[Dataset entries]
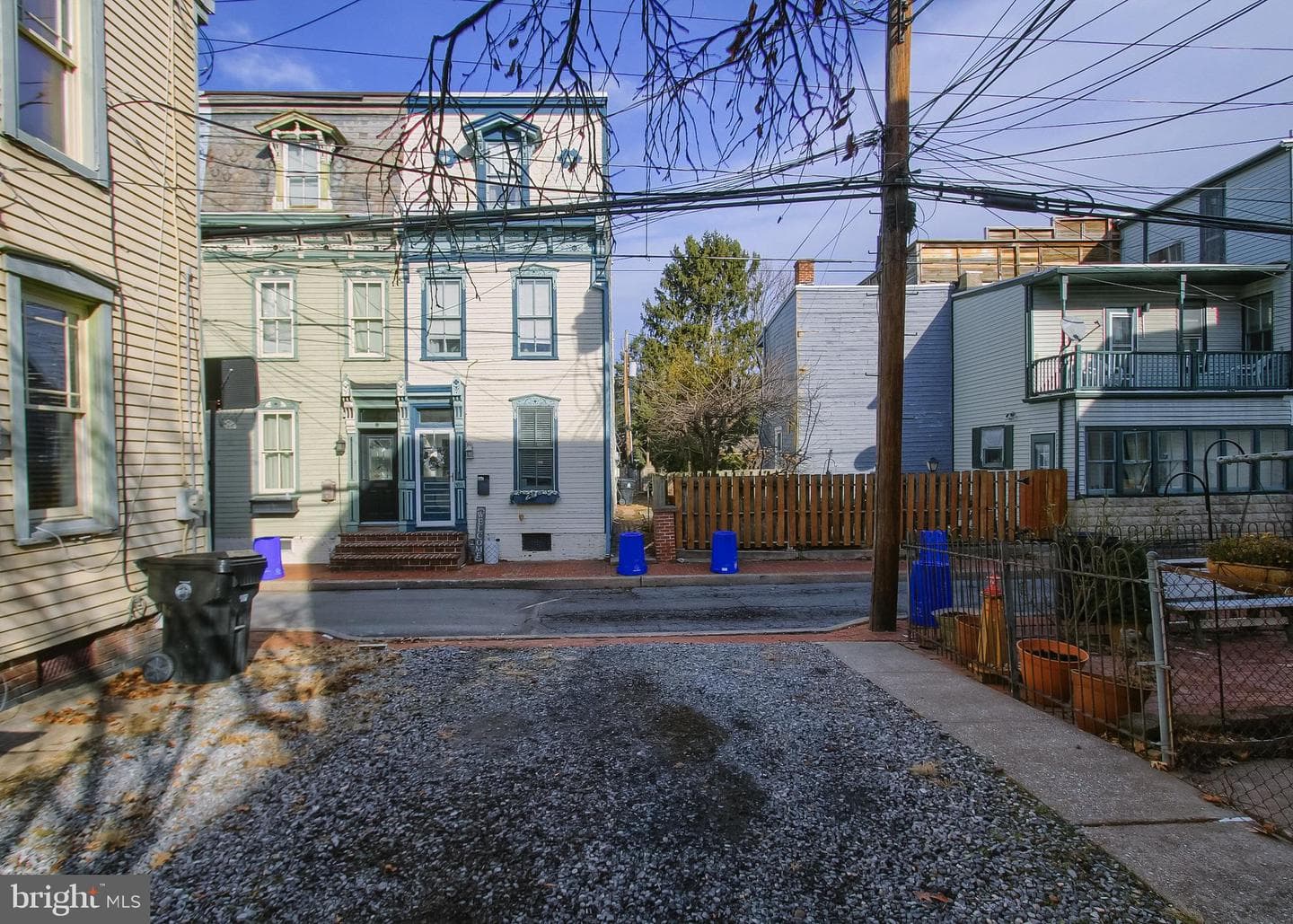 591 S Front Street photo 7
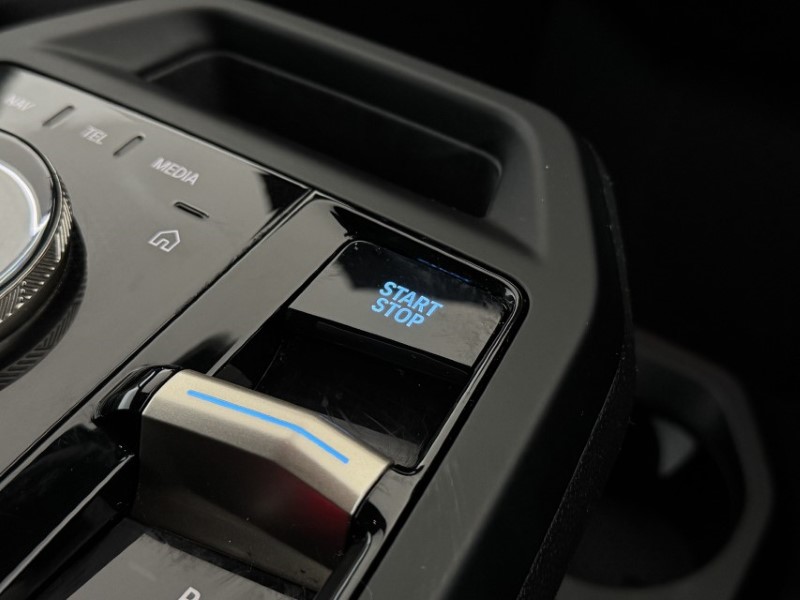 2022 (72) BMW iX 240kW xDrive40 M Sport Edition 76.6kWh 5dr Auto 4908033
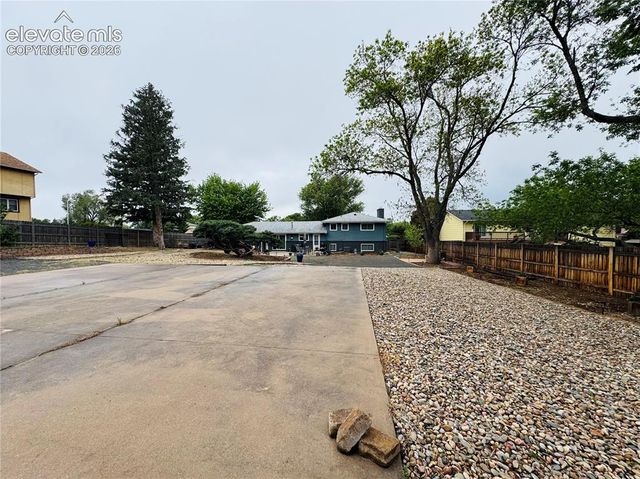 2309 N Murray Boulevard, Colorado Springs, CO 80915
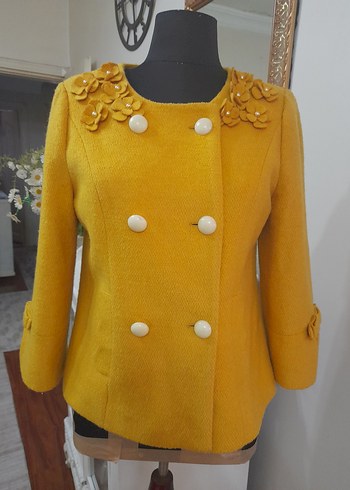 Sarı Düğmeli Midi Kadın Yün Klasik Ceket - Görsel 15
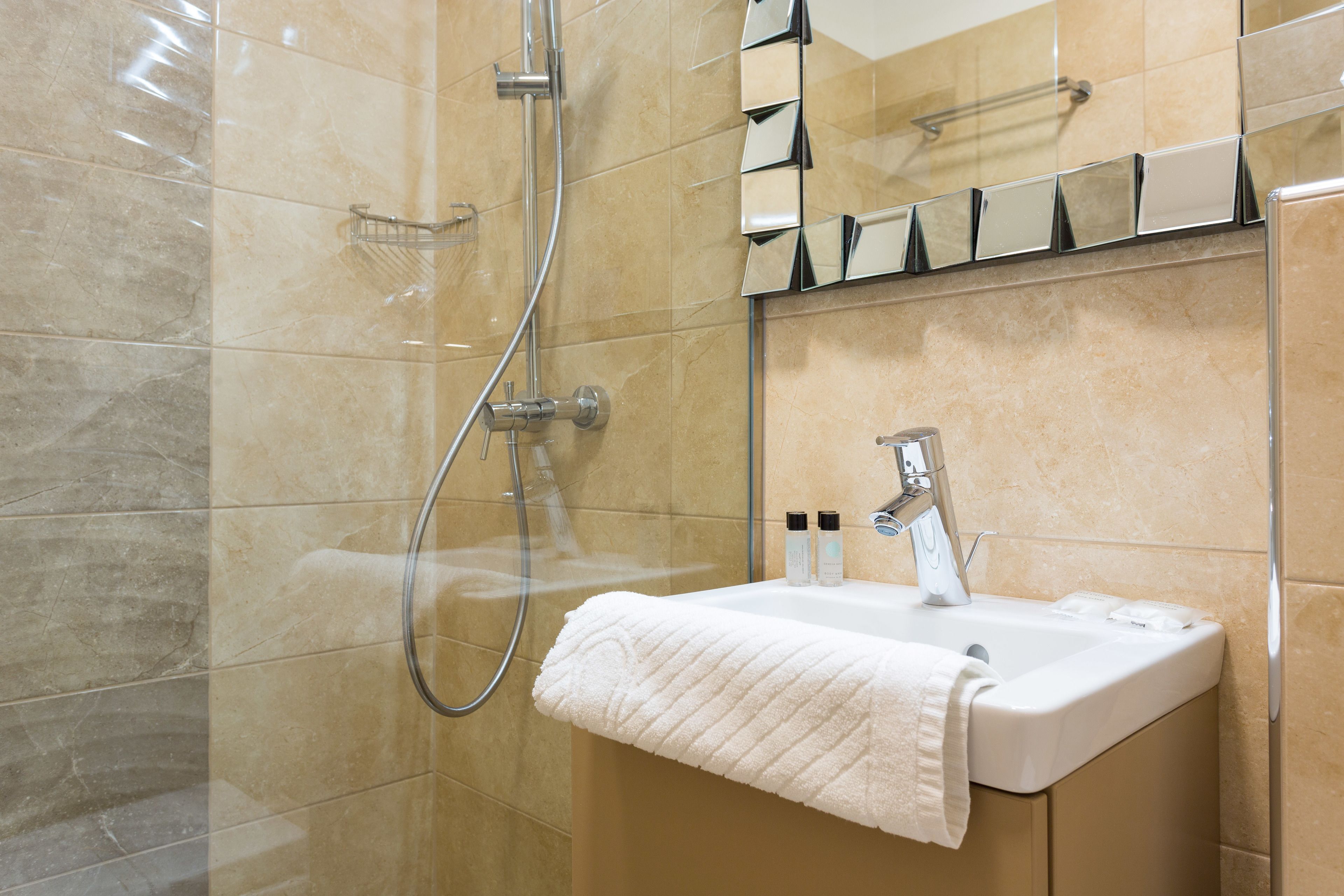 Foto - Central Pearl by Nono Ban Rooms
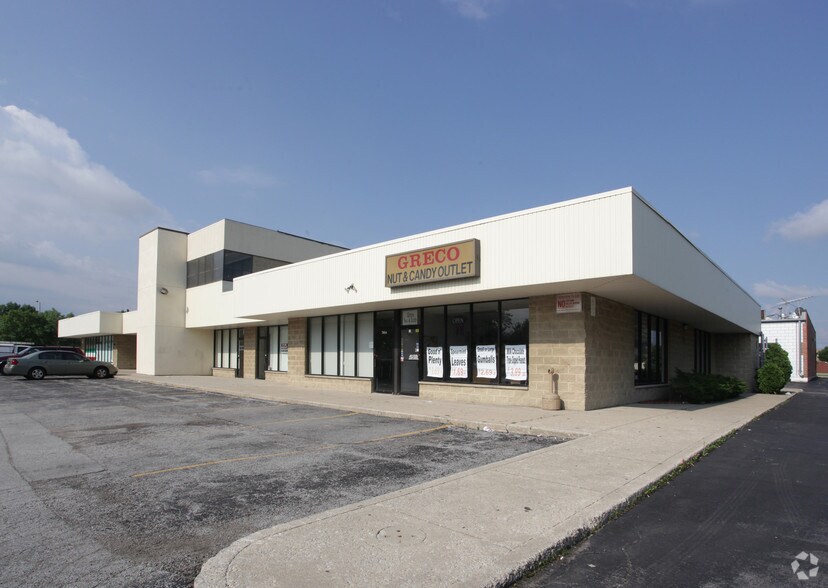 More Photos Of 7950-7976 W 167th St, Tinley Park Storefront Retail Office For Lease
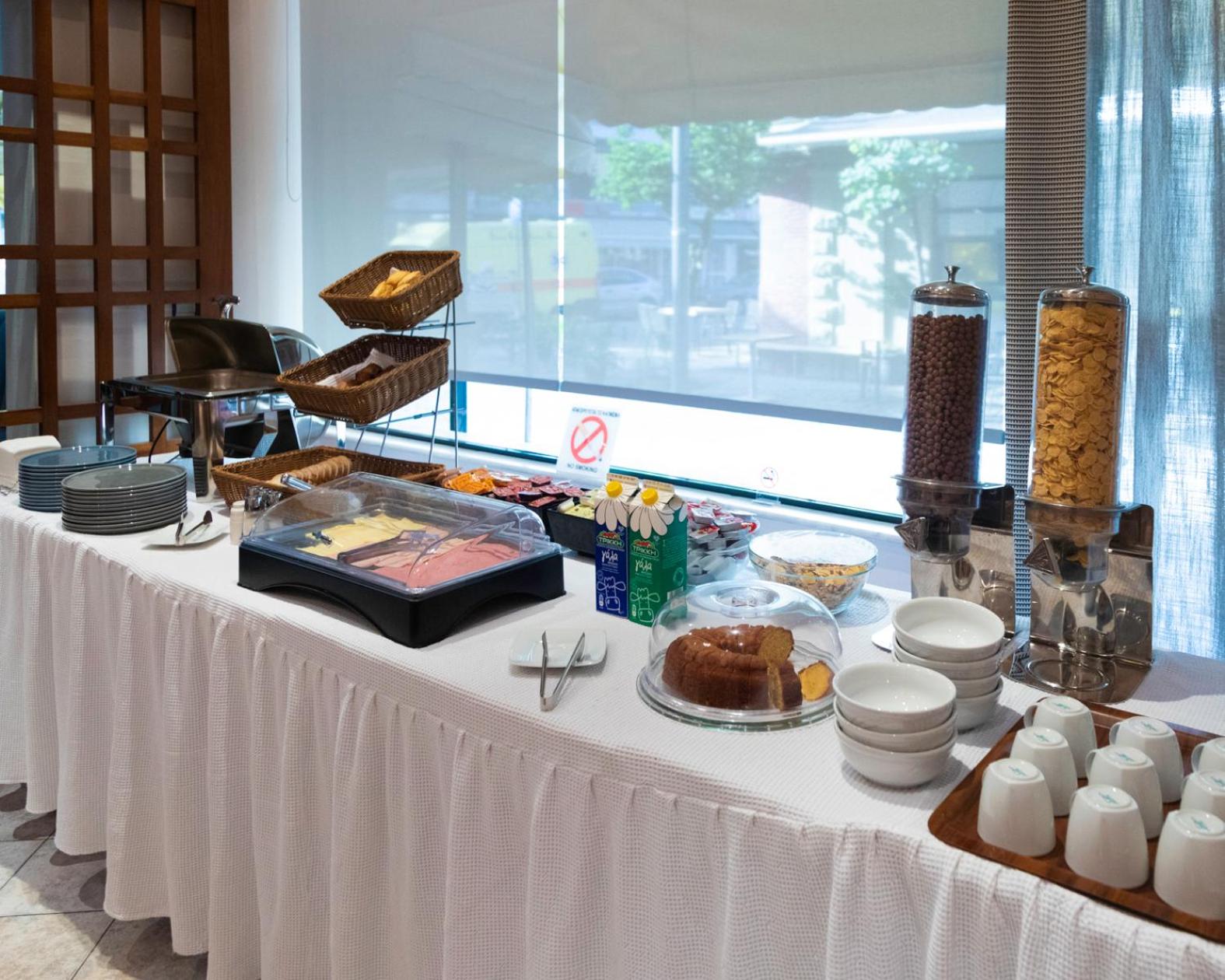 Hotel Avra - Photo 19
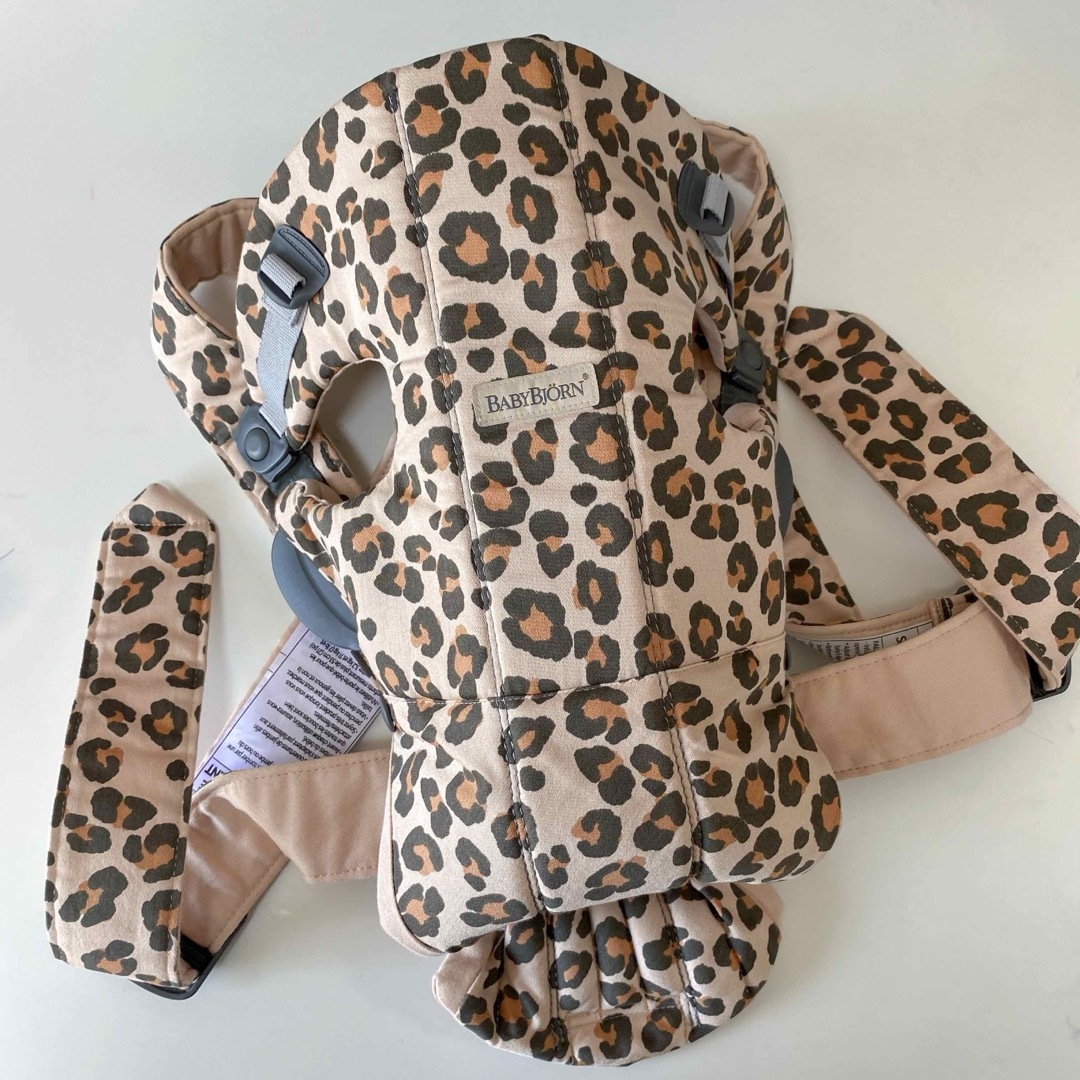 ベビービョルン ベビーキャリアmini レオパード柄 ベビービョルンmini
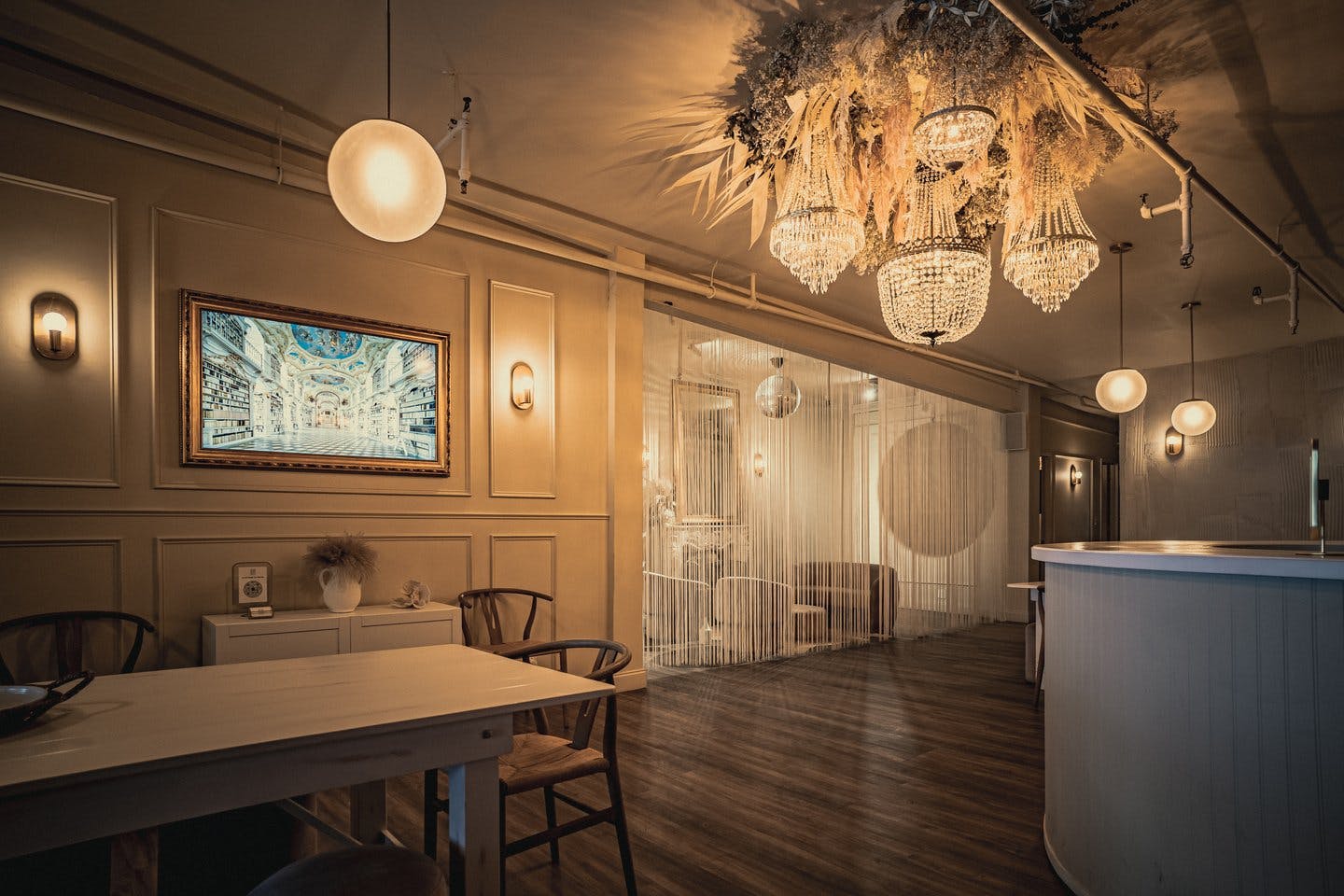 Upscale 232 sqm Loft on West 23rd Street, New York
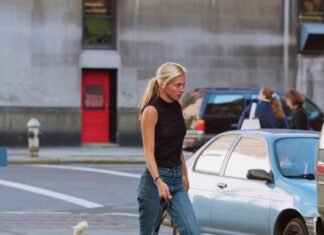 The 6 Things Carolyn Bessette Kennedy Always Wore in the Spring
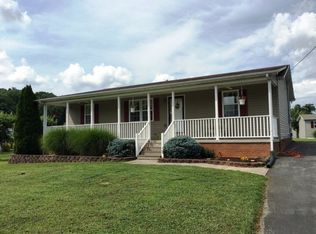 1500 Walker Cove Rd, Sparta, TN 38583
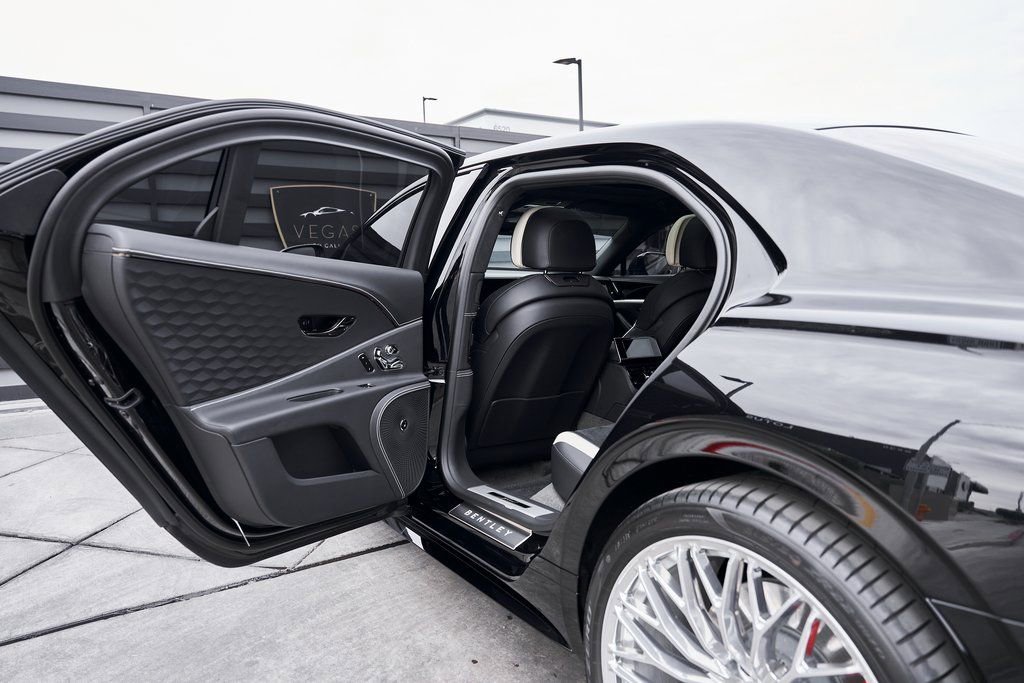 Used 2025 Bentley Flying Spur Plug-In Hybrid image 29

**WHAT IS REQUIRED:**
Skipping every picture, transcribe exactly the lines above from the one containing "Foto - Central Pearl by Nono Ban Rooms" through the one containing "Upscale 232 sqm", both included.

**OUTPUT OF THE EXERCISE:**
 Foto - Central Pearl by Nono Ban Rooms
 More Photos Of 7950-7976 W 167th St, Tinley Park Storefront Retail Office For Lease
 Hotel Avra - Photo 19
 ベビービョルン ベビーキャリアmini レオパード柄 ベビービョルンmini
 Upscale 232 sqm Loft on West 23rd Street, New York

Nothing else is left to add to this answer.